Material provided.

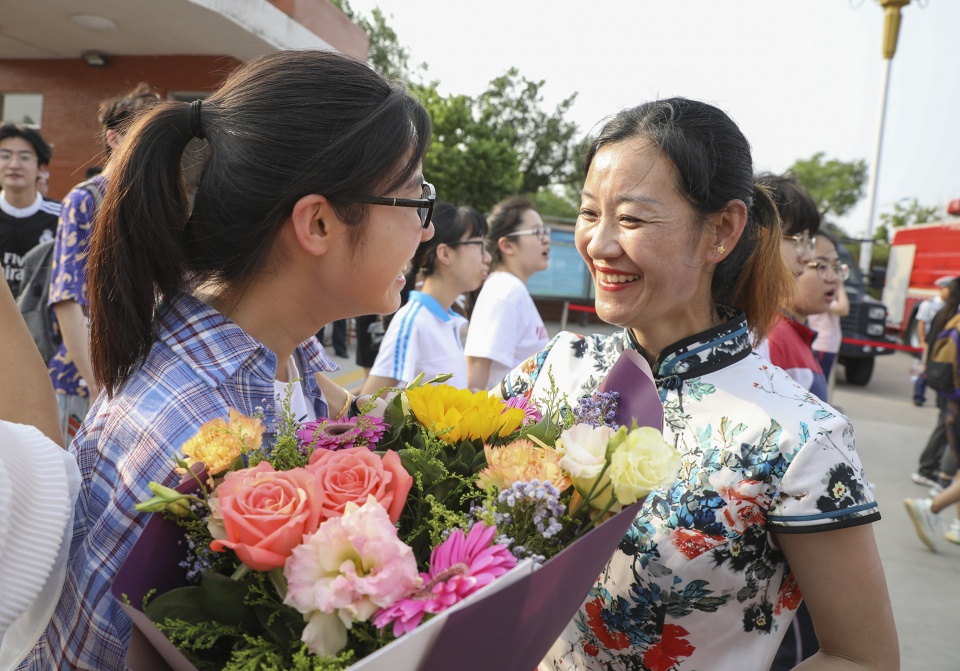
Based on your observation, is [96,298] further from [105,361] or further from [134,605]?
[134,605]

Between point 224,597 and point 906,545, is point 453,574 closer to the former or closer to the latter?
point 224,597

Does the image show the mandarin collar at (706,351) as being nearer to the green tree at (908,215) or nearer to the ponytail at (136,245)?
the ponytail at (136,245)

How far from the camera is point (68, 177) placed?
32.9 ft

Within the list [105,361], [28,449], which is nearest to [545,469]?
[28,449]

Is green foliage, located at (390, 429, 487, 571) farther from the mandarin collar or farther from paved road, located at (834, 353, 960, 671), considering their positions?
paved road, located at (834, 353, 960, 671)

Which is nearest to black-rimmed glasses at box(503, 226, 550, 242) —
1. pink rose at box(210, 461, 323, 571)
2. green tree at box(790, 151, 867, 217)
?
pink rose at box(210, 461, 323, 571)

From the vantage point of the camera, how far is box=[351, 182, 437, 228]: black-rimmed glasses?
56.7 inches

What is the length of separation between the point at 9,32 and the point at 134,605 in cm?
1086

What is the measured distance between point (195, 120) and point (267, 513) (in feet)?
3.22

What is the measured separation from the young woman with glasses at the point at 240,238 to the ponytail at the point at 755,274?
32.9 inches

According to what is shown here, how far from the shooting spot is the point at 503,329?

What the task requires.
Reproduce each of the records above word for word, leaving out the pictures.

Task output.
Based on your observation, is [96,298] further from [105,361] or further from [134,605]?
[134,605]

Between point 224,597 and point 906,545, is point 453,574 closer to the former or closer to the latter?
point 224,597

Does the image show the mandarin collar at (706,351) as being nearer to the green tree at (908,215) or nearer to the ponytail at (136,245)?
the ponytail at (136,245)

How far from the camera is point (68, 177) placed?
32.9 ft

Within the list [105,361], [28,449], which is nearest to [545,469]?
[28,449]

Is green foliage, located at (390, 429, 487, 571) farther from the mandarin collar or farther from paved road, located at (834, 353, 960, 671), considering their positions?
paved road, located at (834, 353, 960, 671)

Which is nearest to black-rimmed glasses at box(503, 226, 550, 242) —
1. pink rose at box(210, 461, 323, 571)
2. green tree at box(790, 151, 867, 217)
?
pink rose at box(210, 461, 323, 571)

From the vantage point of the camera, how far is box=[351, 182, 437, 228]: black-rimmed glasses?
56.7 inches

What is the length of separation between the point at 9,32 and the point at 134,605 in cm?
1086

What is the measured distance between point (195, 120) and point (267, 513) (in feet)?
3.22

What is the measured separation from the young woman with glasses at the point at 240,238 to the ponytail at the point at 755,274?
32.9 inches

According to what is shown here, how far from the shooting spot is the point at 503,329?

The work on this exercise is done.